Work to be completed -
Convert the listing below into a JSON list of strings with one string per line, leaving out the blank lines.

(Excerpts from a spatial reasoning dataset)
▼

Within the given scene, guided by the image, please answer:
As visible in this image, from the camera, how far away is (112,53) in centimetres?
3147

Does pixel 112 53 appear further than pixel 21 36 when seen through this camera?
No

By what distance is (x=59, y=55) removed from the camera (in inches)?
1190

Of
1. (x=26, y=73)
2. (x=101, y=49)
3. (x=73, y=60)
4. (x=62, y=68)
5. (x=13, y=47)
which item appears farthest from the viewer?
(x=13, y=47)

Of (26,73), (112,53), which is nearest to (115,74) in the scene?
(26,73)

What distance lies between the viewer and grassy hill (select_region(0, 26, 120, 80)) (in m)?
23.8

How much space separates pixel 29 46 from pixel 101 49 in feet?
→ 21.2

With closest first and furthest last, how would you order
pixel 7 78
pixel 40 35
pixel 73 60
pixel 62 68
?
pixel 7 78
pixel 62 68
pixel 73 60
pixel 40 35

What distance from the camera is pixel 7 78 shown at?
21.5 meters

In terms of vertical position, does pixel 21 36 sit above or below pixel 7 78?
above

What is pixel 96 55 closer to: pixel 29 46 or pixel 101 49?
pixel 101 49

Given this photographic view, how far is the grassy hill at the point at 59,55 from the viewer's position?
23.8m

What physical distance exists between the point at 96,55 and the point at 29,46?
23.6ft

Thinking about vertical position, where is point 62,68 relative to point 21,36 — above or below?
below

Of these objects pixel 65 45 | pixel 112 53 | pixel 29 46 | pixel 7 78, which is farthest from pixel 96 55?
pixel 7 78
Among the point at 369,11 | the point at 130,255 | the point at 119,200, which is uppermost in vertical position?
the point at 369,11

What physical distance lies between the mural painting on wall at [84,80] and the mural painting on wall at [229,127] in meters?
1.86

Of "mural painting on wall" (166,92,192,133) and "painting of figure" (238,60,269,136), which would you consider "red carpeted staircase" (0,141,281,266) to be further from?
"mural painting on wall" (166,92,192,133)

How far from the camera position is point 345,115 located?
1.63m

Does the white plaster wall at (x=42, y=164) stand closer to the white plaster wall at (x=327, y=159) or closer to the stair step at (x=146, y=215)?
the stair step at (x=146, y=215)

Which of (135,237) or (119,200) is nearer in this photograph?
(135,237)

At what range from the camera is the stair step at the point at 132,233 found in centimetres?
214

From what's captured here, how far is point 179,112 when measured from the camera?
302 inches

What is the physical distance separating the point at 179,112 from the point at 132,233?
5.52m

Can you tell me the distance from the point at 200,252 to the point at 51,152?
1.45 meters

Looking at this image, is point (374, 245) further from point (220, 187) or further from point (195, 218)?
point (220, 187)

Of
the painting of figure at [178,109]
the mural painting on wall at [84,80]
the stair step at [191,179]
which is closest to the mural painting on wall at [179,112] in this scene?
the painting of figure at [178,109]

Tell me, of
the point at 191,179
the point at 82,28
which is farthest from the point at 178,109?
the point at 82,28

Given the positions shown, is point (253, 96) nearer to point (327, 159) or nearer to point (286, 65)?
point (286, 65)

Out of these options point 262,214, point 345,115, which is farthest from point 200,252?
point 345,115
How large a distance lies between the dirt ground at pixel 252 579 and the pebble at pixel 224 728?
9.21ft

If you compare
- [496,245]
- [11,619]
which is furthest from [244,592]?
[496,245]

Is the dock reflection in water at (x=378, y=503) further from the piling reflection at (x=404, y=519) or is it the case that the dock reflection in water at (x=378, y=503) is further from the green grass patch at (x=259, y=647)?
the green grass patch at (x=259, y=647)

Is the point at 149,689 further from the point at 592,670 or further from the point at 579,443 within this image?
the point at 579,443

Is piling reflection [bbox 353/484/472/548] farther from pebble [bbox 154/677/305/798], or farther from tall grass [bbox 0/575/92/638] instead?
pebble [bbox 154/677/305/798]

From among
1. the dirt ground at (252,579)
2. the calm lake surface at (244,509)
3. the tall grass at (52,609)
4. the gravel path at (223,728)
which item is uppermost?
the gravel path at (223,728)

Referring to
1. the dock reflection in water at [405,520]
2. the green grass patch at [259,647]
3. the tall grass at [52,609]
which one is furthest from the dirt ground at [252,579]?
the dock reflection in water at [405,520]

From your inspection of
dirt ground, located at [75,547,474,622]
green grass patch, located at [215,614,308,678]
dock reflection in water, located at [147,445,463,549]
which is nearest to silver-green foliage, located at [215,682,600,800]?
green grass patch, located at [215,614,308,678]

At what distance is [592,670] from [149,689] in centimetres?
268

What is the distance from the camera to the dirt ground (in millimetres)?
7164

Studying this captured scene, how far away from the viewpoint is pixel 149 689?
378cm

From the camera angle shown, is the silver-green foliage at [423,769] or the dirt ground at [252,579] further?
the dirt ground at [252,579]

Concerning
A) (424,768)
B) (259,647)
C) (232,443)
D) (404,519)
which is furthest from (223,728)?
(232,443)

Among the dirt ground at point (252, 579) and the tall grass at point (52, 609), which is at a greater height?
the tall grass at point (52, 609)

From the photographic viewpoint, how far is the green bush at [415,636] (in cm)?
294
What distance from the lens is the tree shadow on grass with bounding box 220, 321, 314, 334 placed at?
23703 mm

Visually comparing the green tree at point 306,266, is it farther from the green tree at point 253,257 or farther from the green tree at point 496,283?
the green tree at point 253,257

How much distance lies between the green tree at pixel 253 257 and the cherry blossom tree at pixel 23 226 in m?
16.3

▲

In response -
[
  "Within the given scene, guided by the image, please answer:",
  "As visible in this image, from the camera, how far away is (112,53) in centimetres?",
  "3147",
  "Does pixel 112 53 appear further than pixel 21 36 when seen through this camera?",
  "No",
  "By what distance is (x=59, y=55) removed from the camera (in inches)?",
  "1190",
  "Of",
  "1. (x=26, y=73)",
  "2. (x=101, y=49)",
  "3. (x=73, y=60)",
  "4. (x=62, y=68)",
  "5. (x=13, y=47)",
  "which item appears farthest from the viewer?",
  "(x=13, y=47)",
  "Of (26,73), (112,53), which is nearest to (115,74) in the scene?",
  "(26,73)",
  "What distance lies between the viewer and grassy hill (select_region(0, 26, 120, 80)) (in m)?",
  "23.8",
  "How much space separates pixel 29 46 from pixel 101 49 in feet?",
  "→ 21.2",
  "With closest first and furthest last, how would you order",
  "pixel 7 78",
  "pixel 40 35",
  "pixel 73 60",
  "pixel 62 68",
  "?",
  "pixel 7 78",
  "pixel 62 68",
  "pixel 73 60",
  "pixel 40 35",
  "What distance from the camera is pixel 7 78 shown at?",
  "21.5 meters",
  "In terms of vertical position, does pixel 21 36 sit above or below pixel 7 78?",
  "above",
  "What is pixel 96 55 closer to: pixel 29 46 or pixel 101 49?",
  "pixel 101 49",
  "Given this photographic view, how far is the grassy hill at the point at 59,55 from the viewer's position?",
  "23.8m",
  "What physical distance exists between the point at 96,55 and the point at 29,46?",
  "23.6ft",
  "Thinking about vertical position, where is point 62,68 relative to point 21,36 — above or below?",
  "below",
  "Of these objects pixel 65 45 | pixel 112 53 | pixel 29 46 | pixel 7 78, which is farthest from pixel 96 55?",
  "pixel 7 78",
  "Among the point at 369,11 | the point at 130,255 | the point at 119,200, which is uppermost in vertical position?",
  "the point at 369,11",
  "What physical distance lies between the mural painting on wall at [84,80] and the mural painting on wall at [229,127] in meters?",
  "1.86",
  "Of \"mural painting on wall\" (166,92,192,133) and \"painting of figure\" (238,60,269,136), which would you consider \"red carpeted staircase\" (0,141,281,266) to be further from?",
  "\"mural painting on wall\" (166,92,192,133)",
  "How far from the camera position is point 345,115 located?",
  "1.63m",
  "Does the white plaster wall at (x=42, y=164) stand closer to the white plaster wall at (x=327, y=159) or closer to the stair step at (x=146, y=215)?",
  "the stair step at (x=146, y=215)",
  "Which of (135,237) or (119,200) is nearer in this photograph?",
  "(135,237)",
  "At what range from the camera is the stair step at the point at 132,233 found in centimetres?",
  "214",
  "From what's captured here, how far is point 179,112 when measured from the camera?",
  "302 inches",
  "What is the physical distance separating the point at 179,112 from the point at 132,233?",
  "5.52m",
  "Can you tell me the distance from the point at 200,252 to the point at 51,152?",
  "1.45 meters",
  "Looking at this image, is point (374, 245) further from point (220, 187) or further from point (195, 218)?",
  "point (220, 187)",
  "Of",
  "the painting of figure at [178,109]",
  "the mural painting on wall at [84,80]",
  "the stair step at [191,179]",
  "which is closest to the mural painting on wall at [179,112] in this scene?",
  "the painting of figure at [178,109]",
  "Tell me, of",
  "the point at 191,179",
  "the point at 82,28",
  "which is farthest from the point at 178,109?",
  "the point at 82,28",
  "Given the positions shown, is point (253, 96) nearer to point (327, 159) or nearer to point (286, 65)?",
  "point (286, 65)",
  "Out of these options point 262,214, point 345,115, which is farthest from point 200,252?",
  "point 345,115",
  "How large a distance lies between the dirt ground at pixel 252 579 and the pebble at pixel 224 728?",
  "9.21ft",
  "If you compare",
  "- [496,245]",
  "- [11,619]",
  "which is furthest from [244,592]?",
  "[496,245]",
  "Is the dock reflection in water at (x=378, y=503) further from the piling reflection at (x=404, y=519) or is it the case that the dock reflection in water at (x=378, y=503) is further from the green grass patch at (x=259, y=647)?",
  "the green grass patch at (x=259, y=647)",
  "Is the point at 149,689 further from the point at 592,670 or further from the point at 579,443 within this image?",
  "the point at 579,443",
  "Is piling reflection [bbox 353/484/472/548] farther from pebble [bbox 154/677/305/798], or farther from tall grass [bbox 0/575/92/638] instead?",
  "pebble [bbox 154/677/305/798]",
  "From among",
  "1. the dirt ground at (252,579)",
  "2. the calm lake surface at (244,509)",
  "3. the tall grass at (52,609)",
  "4. the gravel path at (223,728)",
  "which item is uppermost?",
  "the gravel path at (223,728)",
  "Referring to",
  "1. the dock reflection in water at [405,520]",
  "2. the green grass patch at [259,647]",
  "3. the tall grass at [52,609]",
  "which one is furthest from the dirt ground at [252,579]?",
  "the dock reflection in water at [405,520]",
  "From your inspection of",
  "dirt ground, located at [75,547,474,622]",
  "green grass patch, located at [215,614,308,678]",
  "dock reflection in water, located at [147,445,463,549]",
  "which is nearest to silver-green foliage, located at [215,682,600,800]?",
  "green grass patch, located at [215,614,308,678]",
  "At what distance is [592,670] from [149,689] in centimetres?",
  "268",
  "What is the distance from the camera to the dirt ground (in millimetres)?",
  "7164",
  "Studying this captured scene, how far away from the viewpoint is pixel 149 689?",
  "378cm",
  "From the camera angle shown, is the silver-green foliage at [423,769] or the dirt ground at [252,579] further?",
  "the dirt ground at [252,579]",
  "Concerning",
  "A) (424,768)",
  "B) (259,647)",
  "C) (232,443)",
  "D) (404,519)",
  "which is furthest from (223,728)?",
  "(232,443)",
  "Among the dirt ground at point (252, 579) and the tall grass at point (52, 609), which is at a greater height?",
  "the tall grass at point (52, 609)",
  "From the photographic viewpoint, how far is the green bush at [415,636] (in cm)?",
  "294",
  "What distance from the lens is the tree shadow on grass with bounding box 220, 321, 314, 334 placed at?",
  "23703 mm",
  "Visually comparing the green tree at point 306,266, is it farther from the green tree at point 253,257 or farther from the green tree at point 496,283?",
  "the green tree at point 253,257",
  "How much distance lies between the green tree at pixel 253 257 and the cherry blossom tree at pixel 23 226 in m?",
  "16.3"
]